Lunes, 20 Mayo 2019 14:19

AIDS-related death in Uruguay: High proportion in patients no retained in HIV care.

Escrito por 

 Congreso Internacional 

Cabrera S, Pérez D, Meré JJ, Frantchez V, Iglesias C, Cabeza E. AIDS-related death in Uruguay: High proportion in patients no retained in HIV care. HIV&Hepatitis in the Americas 2019. 4-6 abril 2019, Bogotá. Colombia. En: Abstract Supplement HIV & Hepatitis in the Americas Journal of the International AIDS Society 2019, 22(S1):e25263

 

Background: AIDS-mortality rate has stabilized since 2005 in Uruguay – 5/100.000 inhabitants. But, it has not decreased as expected despite the universal access to care and ART therapy since mid 90's. The National Study of Global Burden of Illness in our country places HIV / AIDS in the age group of 20 to 64 years, in 10th place as cause of premature death, in 5th in burden of morbidity (DALY) and in 8th in years of life adjusted for disability.

Reducing AIDS-mortality rate by 2020, is a priority goal for the Ministry of Health of Uruguay.

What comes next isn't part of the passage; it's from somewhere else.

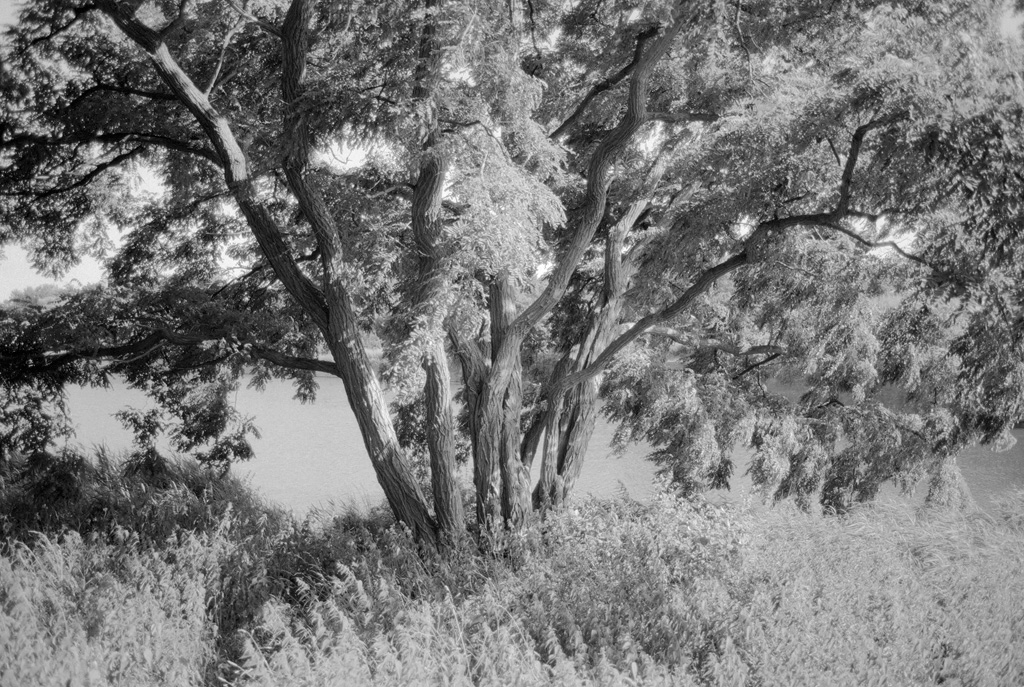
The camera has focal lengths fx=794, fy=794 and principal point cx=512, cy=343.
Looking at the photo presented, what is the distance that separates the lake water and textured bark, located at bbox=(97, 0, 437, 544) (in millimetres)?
5588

The aim of this study was to evaluate the distribution of deaths due to AIDS in the HIV cascade of continuum of care.

Materials and methods: We conducted a cross-sectional study through the review of deaths coded as 'AIDS' in 18 years old or more, in the National Mortality Registry in 2014.

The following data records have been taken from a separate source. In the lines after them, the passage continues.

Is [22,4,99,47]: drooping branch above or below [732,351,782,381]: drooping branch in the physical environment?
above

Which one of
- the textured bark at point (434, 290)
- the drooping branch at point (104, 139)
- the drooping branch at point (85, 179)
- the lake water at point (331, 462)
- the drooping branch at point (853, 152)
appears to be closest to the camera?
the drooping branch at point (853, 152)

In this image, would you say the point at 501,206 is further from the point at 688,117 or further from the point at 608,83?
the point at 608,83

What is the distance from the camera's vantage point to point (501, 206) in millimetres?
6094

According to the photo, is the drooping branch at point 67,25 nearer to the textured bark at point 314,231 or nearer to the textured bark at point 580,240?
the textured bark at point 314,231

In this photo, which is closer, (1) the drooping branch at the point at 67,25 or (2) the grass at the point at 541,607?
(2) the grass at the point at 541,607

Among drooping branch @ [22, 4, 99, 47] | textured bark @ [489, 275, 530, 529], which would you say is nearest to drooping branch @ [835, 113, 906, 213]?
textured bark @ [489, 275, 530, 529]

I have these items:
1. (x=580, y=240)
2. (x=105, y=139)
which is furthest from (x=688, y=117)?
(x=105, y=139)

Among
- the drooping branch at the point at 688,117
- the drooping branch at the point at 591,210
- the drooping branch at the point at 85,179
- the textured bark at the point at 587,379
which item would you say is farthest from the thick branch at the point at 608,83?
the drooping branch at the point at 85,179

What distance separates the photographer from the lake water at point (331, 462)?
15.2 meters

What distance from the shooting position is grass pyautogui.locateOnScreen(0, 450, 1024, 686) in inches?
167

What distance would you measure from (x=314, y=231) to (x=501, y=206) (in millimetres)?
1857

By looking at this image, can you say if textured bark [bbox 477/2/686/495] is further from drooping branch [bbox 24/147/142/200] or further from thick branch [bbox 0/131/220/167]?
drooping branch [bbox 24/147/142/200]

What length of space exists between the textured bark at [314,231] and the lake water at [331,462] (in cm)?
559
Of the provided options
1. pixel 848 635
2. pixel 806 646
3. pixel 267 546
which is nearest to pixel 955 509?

Results: We found 175 deaths coded as AIDS, accessing to 124 records, of which only 105 fulfilled the CDC definition of AIDS-related death. The remaining 19 were deaths due to conditions non-AIDS related (coding error). The mean age was 43.7±11.6 years, 68% were men, 72% had low educational level (9 years), 47.1% drug users, 15.4% were homeless, 15.4% prisoners and 37.5% were included in social assistance plan. Public health system provided care to 77% study sample. Sexual transmission explained 98% of cases, mean of time between HIV diagnosis and death was 6.2±6.2 years; 72% had CD4 count <200/mml at diagnosis; 43.3% had opportunistic infections (OI) at diagnosis; 64% receipt HAART at any time; 19.4% reached viral load suppressed at any time. HIV late diagnosis was seen in 71.4% and 37.1% of the death occurred in the first year of the diagnosis.

Distribution of death in cascade of continuum of HIV care, to AIDS-related versus those who died due to events unrelated to HIV/AIDS, is shown in Table 2. Mortality AIDS-related was independently associated with no retention in care (OR 14.09, 95% CI: 1.946-700.42); OI at diagnosis (OR 11.66, 95% CI: 1.35-514.25); CD4 count nadir for each unit of increase (OR 0.989, 95% CI: 0.984-0.999); viral load suppressed before death (OR 0.034, 95% CI: 0.002-0.354).

Conclusions: High proportion of patients who died due to AIDS before the linkage and follow-up in the health system demonstrates the need to adopt proven strategies to improve access and continuity of care. In addition, the strategies must be adequate for the conditions of social vulnerability of this population.